- Your goal -
Write out the records again, changing every "white cycling sock" to "white ankle sock" and leaving everything else as it is.

- Saved data entries -
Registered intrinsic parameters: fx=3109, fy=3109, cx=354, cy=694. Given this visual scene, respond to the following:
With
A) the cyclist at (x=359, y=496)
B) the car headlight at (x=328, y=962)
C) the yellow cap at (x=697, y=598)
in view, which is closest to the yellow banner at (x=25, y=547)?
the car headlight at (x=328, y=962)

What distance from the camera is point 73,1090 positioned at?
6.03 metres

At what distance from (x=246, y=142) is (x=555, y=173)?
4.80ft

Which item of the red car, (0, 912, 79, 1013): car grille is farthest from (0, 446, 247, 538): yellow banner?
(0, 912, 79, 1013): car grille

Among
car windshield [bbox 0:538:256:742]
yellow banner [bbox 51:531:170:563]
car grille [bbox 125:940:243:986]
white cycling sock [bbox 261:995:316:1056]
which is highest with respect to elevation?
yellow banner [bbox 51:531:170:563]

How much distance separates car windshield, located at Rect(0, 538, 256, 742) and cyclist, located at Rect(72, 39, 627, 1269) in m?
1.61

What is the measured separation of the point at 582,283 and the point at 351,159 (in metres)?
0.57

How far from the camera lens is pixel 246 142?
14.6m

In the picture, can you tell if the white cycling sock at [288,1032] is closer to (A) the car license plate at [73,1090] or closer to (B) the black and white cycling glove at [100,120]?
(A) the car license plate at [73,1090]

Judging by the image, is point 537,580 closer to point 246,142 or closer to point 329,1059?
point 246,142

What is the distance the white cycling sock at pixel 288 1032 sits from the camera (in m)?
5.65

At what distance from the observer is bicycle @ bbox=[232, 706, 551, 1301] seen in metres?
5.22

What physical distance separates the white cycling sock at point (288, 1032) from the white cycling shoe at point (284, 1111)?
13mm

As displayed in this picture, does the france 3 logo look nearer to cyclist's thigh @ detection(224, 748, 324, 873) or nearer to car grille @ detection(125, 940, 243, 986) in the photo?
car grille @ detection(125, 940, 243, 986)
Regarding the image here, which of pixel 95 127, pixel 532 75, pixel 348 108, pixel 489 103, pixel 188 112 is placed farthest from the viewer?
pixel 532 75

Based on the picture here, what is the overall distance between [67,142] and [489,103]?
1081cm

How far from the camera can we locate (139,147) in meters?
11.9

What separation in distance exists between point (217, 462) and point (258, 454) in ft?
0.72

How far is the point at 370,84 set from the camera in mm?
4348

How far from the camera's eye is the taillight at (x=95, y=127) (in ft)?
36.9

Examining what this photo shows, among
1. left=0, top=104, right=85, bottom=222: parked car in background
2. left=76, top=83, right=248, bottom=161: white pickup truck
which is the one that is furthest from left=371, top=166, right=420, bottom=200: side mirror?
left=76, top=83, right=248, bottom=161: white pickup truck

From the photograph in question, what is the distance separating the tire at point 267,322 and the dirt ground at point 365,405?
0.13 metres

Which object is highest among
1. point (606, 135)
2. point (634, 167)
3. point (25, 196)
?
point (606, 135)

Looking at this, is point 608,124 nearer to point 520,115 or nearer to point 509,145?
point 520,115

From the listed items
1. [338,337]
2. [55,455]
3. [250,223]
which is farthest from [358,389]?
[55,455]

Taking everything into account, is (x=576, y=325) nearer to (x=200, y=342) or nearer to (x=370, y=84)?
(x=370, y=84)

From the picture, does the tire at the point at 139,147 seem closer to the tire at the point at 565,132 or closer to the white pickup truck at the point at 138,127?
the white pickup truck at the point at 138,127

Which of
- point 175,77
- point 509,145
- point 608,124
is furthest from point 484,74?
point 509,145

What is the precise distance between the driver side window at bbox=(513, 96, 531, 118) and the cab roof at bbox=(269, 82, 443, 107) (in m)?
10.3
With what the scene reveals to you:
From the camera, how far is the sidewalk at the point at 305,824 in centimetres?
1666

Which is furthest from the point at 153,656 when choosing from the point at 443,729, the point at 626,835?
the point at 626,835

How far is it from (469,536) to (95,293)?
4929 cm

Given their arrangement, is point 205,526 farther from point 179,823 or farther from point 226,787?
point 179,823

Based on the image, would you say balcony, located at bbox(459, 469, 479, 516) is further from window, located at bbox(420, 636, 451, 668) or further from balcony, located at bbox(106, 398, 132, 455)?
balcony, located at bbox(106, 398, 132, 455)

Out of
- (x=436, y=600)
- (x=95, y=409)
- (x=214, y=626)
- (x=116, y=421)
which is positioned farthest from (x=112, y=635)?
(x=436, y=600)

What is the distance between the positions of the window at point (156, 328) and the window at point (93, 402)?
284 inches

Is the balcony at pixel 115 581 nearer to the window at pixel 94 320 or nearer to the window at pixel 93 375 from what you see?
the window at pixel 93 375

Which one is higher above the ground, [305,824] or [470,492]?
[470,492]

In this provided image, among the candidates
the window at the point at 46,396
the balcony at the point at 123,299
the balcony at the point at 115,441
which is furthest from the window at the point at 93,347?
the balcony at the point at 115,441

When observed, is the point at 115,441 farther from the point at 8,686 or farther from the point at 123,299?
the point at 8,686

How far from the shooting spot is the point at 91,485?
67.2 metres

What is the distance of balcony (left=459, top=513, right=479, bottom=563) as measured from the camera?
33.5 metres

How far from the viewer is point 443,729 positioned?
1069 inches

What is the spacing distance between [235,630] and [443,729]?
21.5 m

- Solved exercise -
Registered intrinsic parameters: fx=3109, fy=3109, cx=354, cy=694. Given this visual scene, respond to the following:
With
A) the cyclist at (x=359, y=496)
B) the car headlight at (x=328, y=962)
C) the yellow cap at (x=697, y=598)
in view, which is closest to the yellow banner at (x=25, y=547)?
the car headlight at (x=328, y=962)

What distance from the camera is point 73,1090 positioned at?
6.03 metres

At what distance from (x=246, y=142) is (x=555, y=173)?
4.80ft

Which item of the red car, (0, 912, 79, 1013): car grille is farthest from (0, 446, 247, 538): yellow banner?
(0, 912, 79, 1013): car grille

Among
car windshield [bbox 0:538:256:742]
yellow banner [bbox 51:531:170:563]
car grille [bbox 125:940:243:986]
white ankle sock [bbox 261:995:316:1056]
which is highest with respect to elevation?
yellow banner [bbox 51:531:170:563]

How much distance separates car windshield, located at Rect(0, 538, 256, 742) and cyclist, located at Rect(72, 39, 627, 1269) in m?
1.61

What is the measured separation of the point at 582,283 and the point at 351,159 (in metres)?
0.57

How far from the camera lens is pixel 246 142?
14.6m

In the picture, can you tell if the white ankle sock at [288,1032] is closer to (A) the car license plate at [73,1090] or closer to (B) the black and white cycling glove at [100,120]?
(A) the car license plate at [73,1090]

Judging by the image, is point 537,580 closer to point 246,142 or closer to point 329,1059?
point 246,142

What is the distance the white ankle sock at pixel 288 1032 sits from the camera (in m)?
5.65

At what distance from the observer is bicycle @ bbox=[232, 706, 551, 1301] seen in metres?
5.22

What physical distance separates the white ankle sock at point (288, 1032) from the white cycling shoe at point (284, 1111)?
13mm

As displayed in this picture, does the france 3 logo look nearer to cyclist's thigh @ detection(224, 748, 324, 873) or nearer to car grille @ detection(125, 940, 243, 986) in the photo?
car grille @ detection(125, 940, 243, 986)
Regarding the image here, which of pixel 95 127, pixel 532 75, pixel 348 108, pixel 489 103, pixel 188 112 is placed farthest from the viewer?
pixel 532 75

Based on the picture here, what is the overall distance between [67,142] and [489,103]?
1081cm

How far from the camera can we locate (139,147) in meters?
11.9

What separation in distance exists between point (217, 462) and point (258, 454) in ft?
0.72

How far is the point at 370,84 set from the camera in mm?
4348

How far from the camera's eye is the taillight at (x=95, y=127) (in ft)?
36.9

Examining what this photo shows, among
1. left=0, top=104, right=85, bottom=222: parked car in background
2. left=76, top=83, right=248, bottom=161: white pickup truck
which is the one that is furthest from left=371, top=166, right=420, bottom=200: side mirror?
left=76, top=83, right=248, bottom=161: white pickup truck

From the photograph in question, what is the distance separating the tire at point 267,322 and the dirt ground at point 365,405?
0.13 metres

Which object is highest among
1. point (606, 135)
2. point (634, 167)
3. point (25, 196)
?
point (606, 135)

Looking at this, is point 608,124 nearer to point 520,115 or nearer to point 509,145?
point 520,115

From the listed items
1. [338,337]
2. [55,455]
3. [250,223]
which is farthest from [358,389]?
[55,455]

Taking everything into account, is (x=576, y=325) nearer to (x=200, y=342) or nearer to (x=370, y=84)?
(x=370, y=84)

From the picture, does the tire at the point at 139,147 seem closer to the tire at the point at 565,132 or closer to the white pickup truck at the point at 138,127?
the white pickup truck at the point at 138,127

Which of
- point 175,77
- point 509,145
- point 608,124
is furthest from point 484,74?
point 509,145

What is the precise distance between the driver side window at bbox=(513, 96, 531, 118) and the cab roof at bbox=(269, 82, 443, 107) (in m)?
10.3
With what the scene reveals to you:
From the camera, how far is the sidewalk at the point at 305,824 in centimetres?
1666

Which is furthest from the point at 153,656 when choosing from the point at 443,729, the point at 626,835?
the point at 626,835

How far is it from (469,536) to (95,293)?
4929 cm

Given their arrangement, is point 205,526 farther from point 179,823 or farther from point 226,787?
point 179,823

Based on the image, would you say balcony, located at bbox(459, 469, 479, 516) is further from window, located at bbox(420, 636, 451, 668) or further from balcony, located at bbox(106, 398, 132, 455)?
balcony, located at bbox(106, 398, 132, 455)

Out of
- (x=436, y=600)
- (x=95, y=409)
- (x=214, y=626)
- (x=116, y=421)
which is positioned farthest from (x=112, y=635)?
(x=436, y=600)

What is the distance between the positions of the window at point (156, 328) and the window at point (93, 402)?
284 inches

Is the balcony at pixel 115 581 nearer to the window at pixel 94 320 or nearer to the window at pixel 93 375 from what you see?
the window at pixel 93 375

Which one is higher above the ground, [305,824] or [470,492]?
[470,492]

In this provided image, among the candidates
the window at the point at 46,396
the balcony at the point at 123,299
the balcony at the point at 115,441
which is furthest from the window at the point at 93,347?
the balcony at the point at 115,441

When observed, is the point at 115,441 farther from the point at 8,686 or farther from the point at 123,299?
the point at 8,686

How far from the shooting spot is the point at 91,485?
67.2 metres

What is the distance of balcony (left=459, top=513, right=479, bottom=563) as measured from the camera?
33.5 metres

How far from the viewer is point 443,729 positioned?
1069 inches

What is the spacing distance between [235,630] and [443,729]?
21.5 m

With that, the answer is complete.